### TEXT PROVIDED
● ● ● ● ●
Based in part on John Rechy’s own experiences as an itinerant male prostitute in the late 1950’s, City of Night is a powerful evocation of a nameless narrator’s journey through the underside of America’s urban wastelands and a haunting description of the different people he encounters there.
City of Night is divided into four parts, roughly equivalent to the narrator’s stays in New York, Los Angeles, Hollywood, and New Orleans. It is further divided into short character sketches—named after the individuals who are described—that alternate with sections entitled “City of Night,” which propel the action forward. The entire novel is a first-person narrative told by the nameless narrator-protagonist, and all actions are filtered through his consciousness.
The novel begins in El Paso, Texas, the narrator’s hometown, with the death of his dog, an event that shapes his consciousness and to which he returns repeatedly throughout the novel. When the child is told that dogs cannot go to heaven, he experiences a loss of faith that is exacerbated by the fact that the dog’s decaying carcass has to be reburied because of its smell.
● ● ● ● ●
### MATERIAL PROVIDED
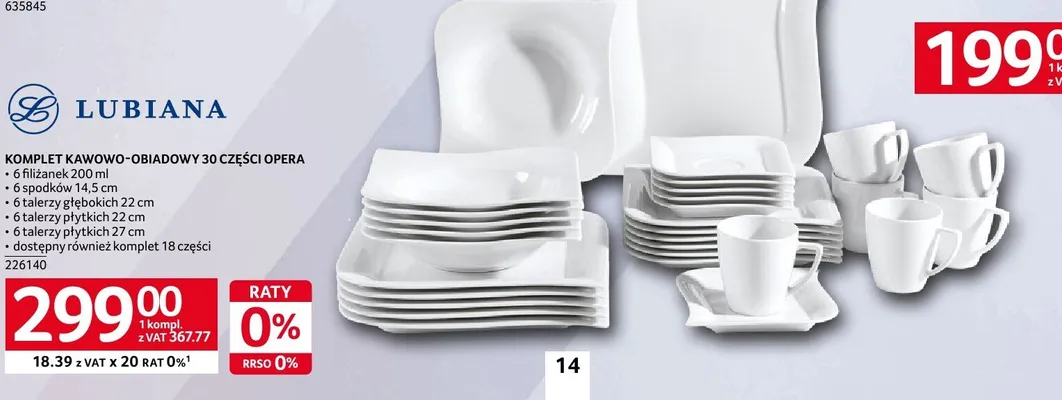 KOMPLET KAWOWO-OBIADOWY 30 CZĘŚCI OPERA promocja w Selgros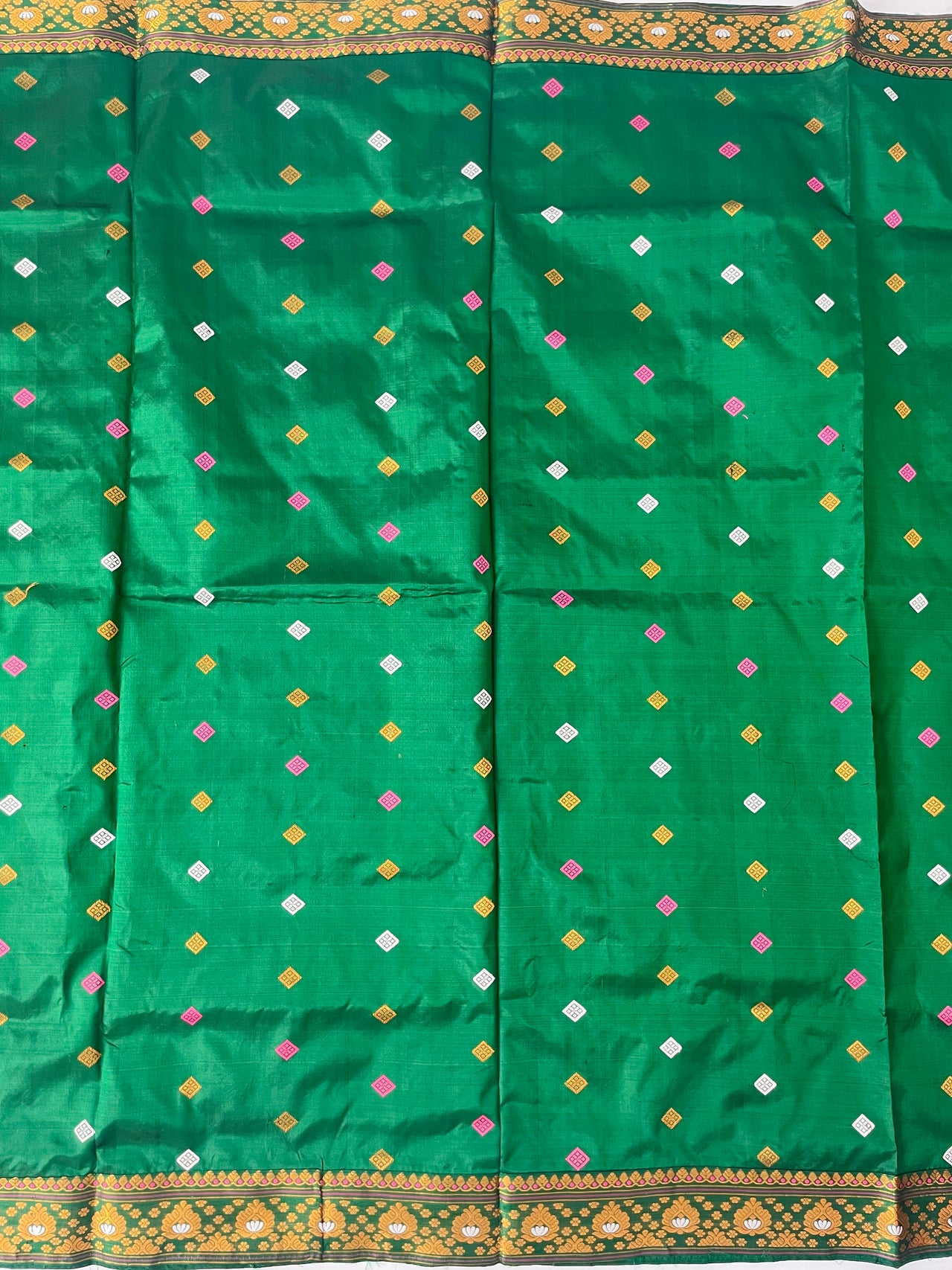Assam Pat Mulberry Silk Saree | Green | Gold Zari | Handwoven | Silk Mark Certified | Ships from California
● ● ● ● ●
### QUESTIONS ON THE MATERIAL
1. Copy the City of Night summary from "City of Night is divided" to "of its smell.".
2. According to the City of Night summary, in what city does the novel begin?

### SOLUTIONS BELOW
1.
City of Night is divided into four parts, roughly equivalent to the narrator’s stays in New York, Los Angeles, Hollywood, and New Orleans. It is further divided into short character sketches—named after the individuals who are described—that alternate with sections entitled “City of Night,” which propel the action forward. The entire novel is a first-person narrative told by the nameless narrator-protagonist, and all actions are filtered through his consciousness.
The novel begins in El Paso, Texas, the narrator’s hometown, with the death of his dog, an event that shapes his consciousness and to which he returns repeatedly throughout the novel. When the child is told that dogs cannot go to heaven, he experiences a loss of faith that is exacerbated by the fact that the dog’s decaying carcass has to be reburied because of its smell.

2. El Paso, Texas, the narrator's hometown.